### What to work on
Turn each line of the material below into an item of a numbered list, skipping any blank lines.

### Supplied records

* begin *

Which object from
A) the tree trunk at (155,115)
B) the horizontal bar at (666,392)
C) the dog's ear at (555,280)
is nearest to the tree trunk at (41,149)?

* end *

### Written solution
1. Which object from
2. A) the tree trunk at (155,115)
3. B) the horizontal bar at (666,392)
4. C) the dog's ear at (555,280)
5. is nearest to the tree trunk at (41,149)?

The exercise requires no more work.